─── TEXT SHOWN ───
Broome County District Attorney Michael Korchak, the district attorney in Gendron’s hometown, says he is reviewing “all aspects” of the June investigation into Gendron and “going back several years” to create a picture of Gendron’s relationships and behavior.
Korchak claims it is “hard to say” whether there were grounds for more to be done in June. “Unfortunately, this is nothing new in the criminal justice system. Individuals that have mental health issues may have it under control for a period of time, and then one day they just snap and things as tragic as this happen.”
After Gendron was captured, a 180-page document he had posted online emerged. The document outlines his white supremacy, particularly in detailing his relationship with “replacement theory.” Replacement theory is a conspiracy theory stemming from the idea of “great replacement,” which adherents argue is occurring as immigrants, particularly people of color, enter the US and so influence state processes by voting.
Replacement theorists call for the US to close its border to immigrants. They further claim that immigrants entering the country will lead to white people’s “extinction.” In his document, Gendron claims that, taken alongside the decrease in white birth rates, immigration to the US “equates to a genocide.”
Replacement theory echoes the white nationalist rhetoric that has killed 9 in a South Carolina church, 11 at a Pennsylvania synagogue, and 50 at a New Zealand mosque, among others, all within the past seven years. “[White nationalists] are willing to use any means that are available to preserve and defend their position in society,” says Winthrop University professor of political science and African American studies Adolphus Belk Jr. “It’s almost like a sort of holy war, a conflict, where they see themselves as taking the action directly to the offending culture and people by eliminating them.”
─── INFORMATION SUPPLIED ───
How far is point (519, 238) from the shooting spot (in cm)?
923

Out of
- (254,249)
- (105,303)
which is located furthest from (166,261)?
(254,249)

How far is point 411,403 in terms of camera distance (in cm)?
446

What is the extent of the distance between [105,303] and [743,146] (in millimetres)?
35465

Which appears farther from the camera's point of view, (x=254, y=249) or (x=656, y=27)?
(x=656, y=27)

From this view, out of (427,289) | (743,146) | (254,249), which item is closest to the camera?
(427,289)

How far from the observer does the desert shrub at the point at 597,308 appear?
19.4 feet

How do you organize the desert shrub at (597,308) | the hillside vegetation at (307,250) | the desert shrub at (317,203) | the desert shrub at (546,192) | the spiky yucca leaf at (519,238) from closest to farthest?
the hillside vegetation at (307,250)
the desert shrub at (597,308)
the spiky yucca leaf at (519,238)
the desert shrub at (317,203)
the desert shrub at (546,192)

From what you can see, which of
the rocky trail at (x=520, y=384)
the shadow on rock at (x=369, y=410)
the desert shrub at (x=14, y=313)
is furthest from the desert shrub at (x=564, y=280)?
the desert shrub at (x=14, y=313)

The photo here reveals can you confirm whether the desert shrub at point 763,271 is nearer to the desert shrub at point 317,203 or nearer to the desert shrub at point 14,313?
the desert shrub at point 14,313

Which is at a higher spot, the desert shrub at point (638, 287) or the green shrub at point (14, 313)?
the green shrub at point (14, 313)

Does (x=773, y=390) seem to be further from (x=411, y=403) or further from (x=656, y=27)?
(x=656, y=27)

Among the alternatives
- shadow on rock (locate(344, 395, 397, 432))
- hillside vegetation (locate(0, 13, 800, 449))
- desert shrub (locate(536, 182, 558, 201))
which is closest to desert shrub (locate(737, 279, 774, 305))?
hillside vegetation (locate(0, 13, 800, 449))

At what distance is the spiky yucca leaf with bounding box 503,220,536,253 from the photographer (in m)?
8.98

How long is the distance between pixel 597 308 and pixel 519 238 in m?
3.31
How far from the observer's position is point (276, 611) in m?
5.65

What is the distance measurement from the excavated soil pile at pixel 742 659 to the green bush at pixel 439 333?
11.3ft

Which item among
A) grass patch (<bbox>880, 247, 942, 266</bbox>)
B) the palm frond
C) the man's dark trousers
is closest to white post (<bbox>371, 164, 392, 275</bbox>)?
───
● WORK INSTRUCTIONS:
Answer these from the text about Gendron and replacement theory, one line each:
(a) Which county is Michael Korchak the district attorney of?
(b) How many pages long was the document Gendron posted online?
(c) How many people were killed at the New Zealand mosque?

● EXPECTED ANSWER:
(a) Broome County
(b) 180 pages
(c) 50